On the PS CPU, the Jupyter Notebook software is running, so we can access the PE module from it: https://github.com/yohanes-erwin/pemrograman_zynq/blob/main/pynq_part_2/part_2.ipynb
**How AXI DMA works?**
- The Python code **send an instruction** to the AXI DMA to move **a certain amount of data** from **a specified address**.
- The data for DMA transfer needs to be contiguous. So, we need to allocate physical addresses.
- The AXI DMA will do the jobs to move that data.

## 2. Custom IP Project
### 2.1. Create Hardware Design
Follow these steps to do the custom IP project:
- Create a new Vivado project for your board.
- Add **ZYNQ7 PS** IP, and then click **Run Connection Automation**.

- From the **Add IP** menu, add an **AXI Direct Memory Access (AXI DMA)** IP.

- After the AXI DMA is added, next you can **double-click on the AXI DMA IP** to configure it.

- Configure the AXI DMA as shown in this window, then click **OK**.

- Back to block design and click **Run Connection Automation**. Check the **S_AXI_LITE** port of the AXI DMA and then click **OK**.

- The following figure shows the block design after the AXI DMA and ZYNQ7 PS are connected.

- Next, we need to connect the DMA to the DDR memory. **Double-click the ZYNQ7** IP.
- On the **Page Navigator**, go to **PS-PL Configuration**. Enable the **S AXI HP0 interface** and the **S AXI HP2 interface**. Then, click **OK**.

- Back to block design and click **Run Connection Automation**.
- Check the **S_AXI_HP0** port of the AXI DMA then in the **Options** set the **Master** to **/axi_dma_0/M_AXIS_MM2S**.

- Check the **S_AXI_HP2** port of the AXI DMA then in the **Options** set the **Master** to **/axi_dma_0/M_AXIS_S2MM**. Then, click **OK**.

- After Run Connection Automation, the block design looks like the following figure. The **M_AXI_MM2S** and **M_AXI_S2MM** are connected to ZYNQ7 PS.

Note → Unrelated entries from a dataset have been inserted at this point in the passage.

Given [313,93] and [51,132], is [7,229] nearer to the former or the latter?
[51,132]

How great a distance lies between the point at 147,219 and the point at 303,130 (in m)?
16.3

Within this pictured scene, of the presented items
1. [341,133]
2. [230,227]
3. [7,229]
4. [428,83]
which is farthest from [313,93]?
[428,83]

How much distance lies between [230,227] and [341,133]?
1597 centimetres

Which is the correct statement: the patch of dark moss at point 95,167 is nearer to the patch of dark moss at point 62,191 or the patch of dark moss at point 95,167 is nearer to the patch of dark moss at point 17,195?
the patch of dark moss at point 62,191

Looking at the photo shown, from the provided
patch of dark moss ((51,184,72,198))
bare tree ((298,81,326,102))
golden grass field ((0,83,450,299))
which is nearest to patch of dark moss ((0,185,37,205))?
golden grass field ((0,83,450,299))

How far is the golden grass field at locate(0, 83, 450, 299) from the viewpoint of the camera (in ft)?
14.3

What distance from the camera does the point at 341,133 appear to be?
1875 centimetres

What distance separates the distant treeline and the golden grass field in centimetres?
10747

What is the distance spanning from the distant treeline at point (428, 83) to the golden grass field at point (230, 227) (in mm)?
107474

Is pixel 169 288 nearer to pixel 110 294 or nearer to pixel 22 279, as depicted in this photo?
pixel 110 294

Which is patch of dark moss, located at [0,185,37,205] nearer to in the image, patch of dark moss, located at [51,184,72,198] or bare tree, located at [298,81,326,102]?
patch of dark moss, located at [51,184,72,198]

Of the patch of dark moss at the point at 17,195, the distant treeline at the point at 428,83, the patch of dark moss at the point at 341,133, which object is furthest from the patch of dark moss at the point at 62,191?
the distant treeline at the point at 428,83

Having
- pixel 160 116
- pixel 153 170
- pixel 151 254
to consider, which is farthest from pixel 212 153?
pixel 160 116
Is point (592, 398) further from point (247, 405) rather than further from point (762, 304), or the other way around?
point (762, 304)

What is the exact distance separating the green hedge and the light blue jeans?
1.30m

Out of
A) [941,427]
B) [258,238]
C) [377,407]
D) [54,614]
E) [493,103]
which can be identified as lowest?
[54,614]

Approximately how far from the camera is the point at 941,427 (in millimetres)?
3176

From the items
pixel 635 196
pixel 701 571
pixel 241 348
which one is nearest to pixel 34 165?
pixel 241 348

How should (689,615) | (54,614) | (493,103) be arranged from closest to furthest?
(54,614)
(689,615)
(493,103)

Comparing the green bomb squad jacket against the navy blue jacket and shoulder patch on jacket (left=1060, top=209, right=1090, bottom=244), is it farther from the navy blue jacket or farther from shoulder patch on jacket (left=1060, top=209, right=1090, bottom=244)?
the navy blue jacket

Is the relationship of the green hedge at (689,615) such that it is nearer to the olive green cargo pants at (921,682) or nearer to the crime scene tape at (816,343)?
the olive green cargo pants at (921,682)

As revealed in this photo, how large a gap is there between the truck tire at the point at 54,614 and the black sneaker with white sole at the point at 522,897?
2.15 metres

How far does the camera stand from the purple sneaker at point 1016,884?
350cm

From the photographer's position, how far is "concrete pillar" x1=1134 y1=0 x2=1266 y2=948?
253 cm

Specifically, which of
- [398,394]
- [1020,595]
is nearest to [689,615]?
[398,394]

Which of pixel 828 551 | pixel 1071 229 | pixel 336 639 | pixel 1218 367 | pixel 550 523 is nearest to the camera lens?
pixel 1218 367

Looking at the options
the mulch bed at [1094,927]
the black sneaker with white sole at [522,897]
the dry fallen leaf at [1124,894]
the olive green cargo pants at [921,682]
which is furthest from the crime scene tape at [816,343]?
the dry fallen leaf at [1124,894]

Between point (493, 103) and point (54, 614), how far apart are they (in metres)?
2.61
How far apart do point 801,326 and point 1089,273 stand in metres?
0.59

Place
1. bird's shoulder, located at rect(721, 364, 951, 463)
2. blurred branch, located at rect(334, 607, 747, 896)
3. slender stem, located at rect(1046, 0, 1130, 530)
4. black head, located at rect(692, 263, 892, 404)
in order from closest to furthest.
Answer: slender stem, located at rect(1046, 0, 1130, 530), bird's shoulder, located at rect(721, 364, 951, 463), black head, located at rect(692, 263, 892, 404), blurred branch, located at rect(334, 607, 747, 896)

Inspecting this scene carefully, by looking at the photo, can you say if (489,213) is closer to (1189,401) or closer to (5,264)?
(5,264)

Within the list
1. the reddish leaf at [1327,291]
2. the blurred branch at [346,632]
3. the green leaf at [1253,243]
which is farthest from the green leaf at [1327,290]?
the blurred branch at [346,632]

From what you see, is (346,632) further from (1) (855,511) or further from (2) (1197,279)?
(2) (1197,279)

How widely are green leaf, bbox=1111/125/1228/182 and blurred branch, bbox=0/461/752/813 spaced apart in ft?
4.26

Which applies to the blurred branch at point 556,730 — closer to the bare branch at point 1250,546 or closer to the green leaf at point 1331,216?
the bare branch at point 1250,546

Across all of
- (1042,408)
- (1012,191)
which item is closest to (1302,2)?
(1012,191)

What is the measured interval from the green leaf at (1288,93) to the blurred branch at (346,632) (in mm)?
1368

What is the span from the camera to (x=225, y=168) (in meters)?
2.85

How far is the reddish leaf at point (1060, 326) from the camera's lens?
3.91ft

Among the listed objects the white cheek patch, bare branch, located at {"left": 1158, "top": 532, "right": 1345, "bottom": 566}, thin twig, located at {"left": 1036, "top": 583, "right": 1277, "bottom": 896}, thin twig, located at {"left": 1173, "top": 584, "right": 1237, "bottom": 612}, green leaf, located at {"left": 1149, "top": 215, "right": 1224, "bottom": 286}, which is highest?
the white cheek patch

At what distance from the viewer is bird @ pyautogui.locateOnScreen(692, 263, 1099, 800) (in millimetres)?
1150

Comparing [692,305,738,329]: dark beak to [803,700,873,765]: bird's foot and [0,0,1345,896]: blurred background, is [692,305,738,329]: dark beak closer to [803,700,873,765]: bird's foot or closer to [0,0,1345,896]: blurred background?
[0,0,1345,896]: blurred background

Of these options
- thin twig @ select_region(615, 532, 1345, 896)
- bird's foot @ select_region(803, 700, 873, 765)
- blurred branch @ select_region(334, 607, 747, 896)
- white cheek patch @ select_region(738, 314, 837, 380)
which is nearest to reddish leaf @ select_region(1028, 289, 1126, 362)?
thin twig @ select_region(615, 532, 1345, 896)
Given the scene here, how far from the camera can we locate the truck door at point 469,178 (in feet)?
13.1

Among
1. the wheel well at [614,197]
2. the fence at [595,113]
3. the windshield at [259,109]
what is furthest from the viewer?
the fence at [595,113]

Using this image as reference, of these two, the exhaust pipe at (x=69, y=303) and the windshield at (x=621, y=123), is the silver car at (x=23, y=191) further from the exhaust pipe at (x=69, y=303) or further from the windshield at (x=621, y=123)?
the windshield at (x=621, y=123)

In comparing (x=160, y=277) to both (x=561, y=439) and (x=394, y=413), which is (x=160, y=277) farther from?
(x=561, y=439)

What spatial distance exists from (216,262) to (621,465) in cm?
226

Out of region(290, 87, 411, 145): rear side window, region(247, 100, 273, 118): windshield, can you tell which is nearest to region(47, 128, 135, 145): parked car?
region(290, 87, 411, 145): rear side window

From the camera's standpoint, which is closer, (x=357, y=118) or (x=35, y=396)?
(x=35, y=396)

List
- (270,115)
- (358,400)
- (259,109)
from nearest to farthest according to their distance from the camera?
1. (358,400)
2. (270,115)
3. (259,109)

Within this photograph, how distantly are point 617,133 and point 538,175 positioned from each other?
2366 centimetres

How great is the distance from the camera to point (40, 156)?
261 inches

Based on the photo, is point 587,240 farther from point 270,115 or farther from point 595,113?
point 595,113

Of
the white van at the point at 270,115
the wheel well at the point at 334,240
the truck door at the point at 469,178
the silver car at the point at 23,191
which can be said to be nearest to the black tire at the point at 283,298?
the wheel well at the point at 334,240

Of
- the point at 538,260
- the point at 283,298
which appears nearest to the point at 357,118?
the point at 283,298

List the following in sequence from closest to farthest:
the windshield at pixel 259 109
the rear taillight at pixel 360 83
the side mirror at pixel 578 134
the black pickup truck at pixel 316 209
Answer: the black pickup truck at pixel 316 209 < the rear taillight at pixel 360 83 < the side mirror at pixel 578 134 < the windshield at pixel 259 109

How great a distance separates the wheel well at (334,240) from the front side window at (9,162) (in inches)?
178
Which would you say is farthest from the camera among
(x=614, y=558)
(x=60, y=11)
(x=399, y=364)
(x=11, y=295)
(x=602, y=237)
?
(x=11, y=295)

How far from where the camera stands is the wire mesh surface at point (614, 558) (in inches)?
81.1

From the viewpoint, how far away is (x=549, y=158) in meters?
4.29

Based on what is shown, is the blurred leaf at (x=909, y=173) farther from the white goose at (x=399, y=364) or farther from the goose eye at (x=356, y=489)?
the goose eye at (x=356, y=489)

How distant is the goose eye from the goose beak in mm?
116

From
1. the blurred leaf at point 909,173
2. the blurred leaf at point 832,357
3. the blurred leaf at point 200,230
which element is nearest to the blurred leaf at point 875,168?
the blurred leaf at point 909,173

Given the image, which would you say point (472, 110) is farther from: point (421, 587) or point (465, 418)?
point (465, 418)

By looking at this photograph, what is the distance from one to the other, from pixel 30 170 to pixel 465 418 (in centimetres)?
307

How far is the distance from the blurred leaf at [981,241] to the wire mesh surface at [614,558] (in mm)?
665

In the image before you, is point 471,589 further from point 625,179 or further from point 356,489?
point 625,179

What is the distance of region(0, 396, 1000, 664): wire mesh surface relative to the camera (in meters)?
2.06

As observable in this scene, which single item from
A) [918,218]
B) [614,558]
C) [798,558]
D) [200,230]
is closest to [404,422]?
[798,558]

- On the left side (the **Flow Navigator**), select the **Add Sources** menu. Then, select **Add or create design sources**.

- Create a new file named `axis_pe.v`.

- Create a new file again named `pe.v`.

- Back to the block design, **right-click on the block design**, and select the **Add Module** menu.

- Add the `axis_pe` module to the block design.

- Connect the AXIS PE module to the AXI DMA. Connect the **s_axis**, **m_axis**, **aclk**, and **aresetn**.

- From the **Add IP**, add a **Constant** IP.

- Connect the **Constant** IP to the **en** port of the **AXIS PE**.

- In the **Sources** section, **right-click on the design_1** design block, then select the **Create HDL Wrapper** menu.
- After that, **right-click on the design_1_wrapper**, then select the **Set as Top** menu.

- On the left side (the **Flow Navigator**), select the **Generate Block Design** menu. In the **Synthesis Options** section, select the **Global** option.
- Run the **synthesis**, **implementation**, and **generate bitstream**.
- Export the `.tcl`, `.bit`, and `.hwh` file to the FPGA board.
### 2.2. Create Software Design
At this point, the required files to program the FPGA are already on the board. The next step is to create Jupyter Notebook files.
- Open a web browser and open **Jupyter Notebook** on the board. Create a new file from menu **New, Python 3 (pykernel)**.
- Write the following code to test the design: https://github.com/yohanes-erwin/pemrograman_zynq/blob/main/pynq_part_2/part_2.ipynb
- In this program, we initialize the DMA, then we allocate a physical memory for input and output. The PE computation is done by calling `dma_send.transfer()` and `dma_recv.transfer()`.